Task instructions:
Rewrite the data below from the line containing "Capa do livro" through the line containing "Jean de La Fontaine", changing "Brasília" to "Recife" and nothing else. Give only those lines, without the pictures.

The records:

○ ○ ○ ○ ○ ○ ○

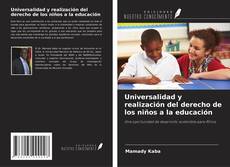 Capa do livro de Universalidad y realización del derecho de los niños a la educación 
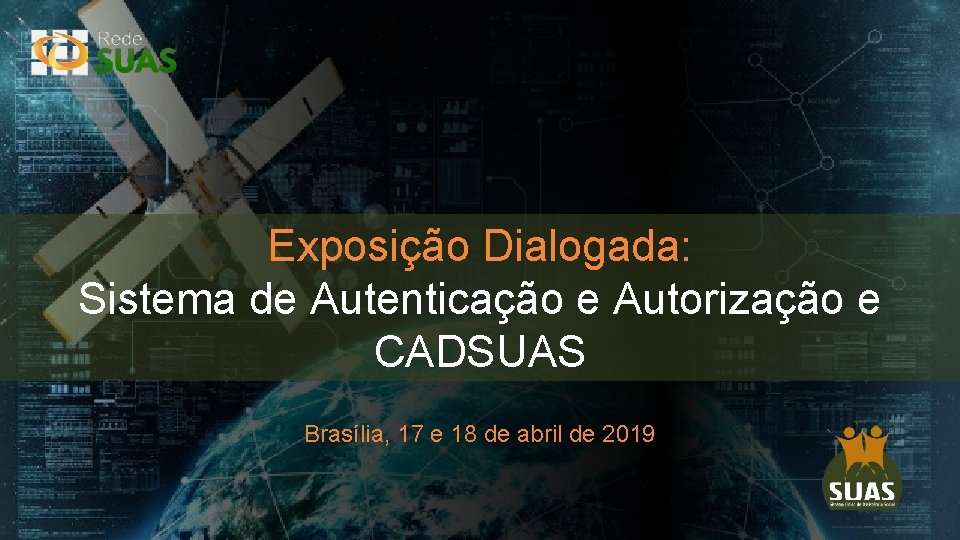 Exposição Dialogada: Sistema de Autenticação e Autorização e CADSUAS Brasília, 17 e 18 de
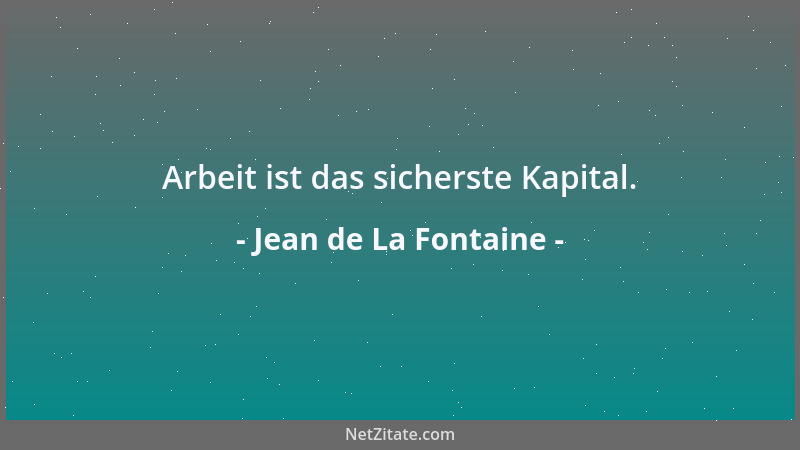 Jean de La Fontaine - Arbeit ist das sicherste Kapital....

○ ○ ○ ○ ○ ○ ○

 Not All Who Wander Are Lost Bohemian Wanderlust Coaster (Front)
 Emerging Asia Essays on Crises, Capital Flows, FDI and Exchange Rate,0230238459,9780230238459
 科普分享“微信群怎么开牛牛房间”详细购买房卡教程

○ ○ ○ ○ ○ ○ ○

Your solution:
 Capa do livro de Universalidad y realización del derecho de los niños a la educación 
 Exposição Dialogada: Sistema de Autenticação e Autorização e CADSUAS Recife, 17 e 18 de
 Jean de La Fontaine - Arbeit ist das sicherste Kapital....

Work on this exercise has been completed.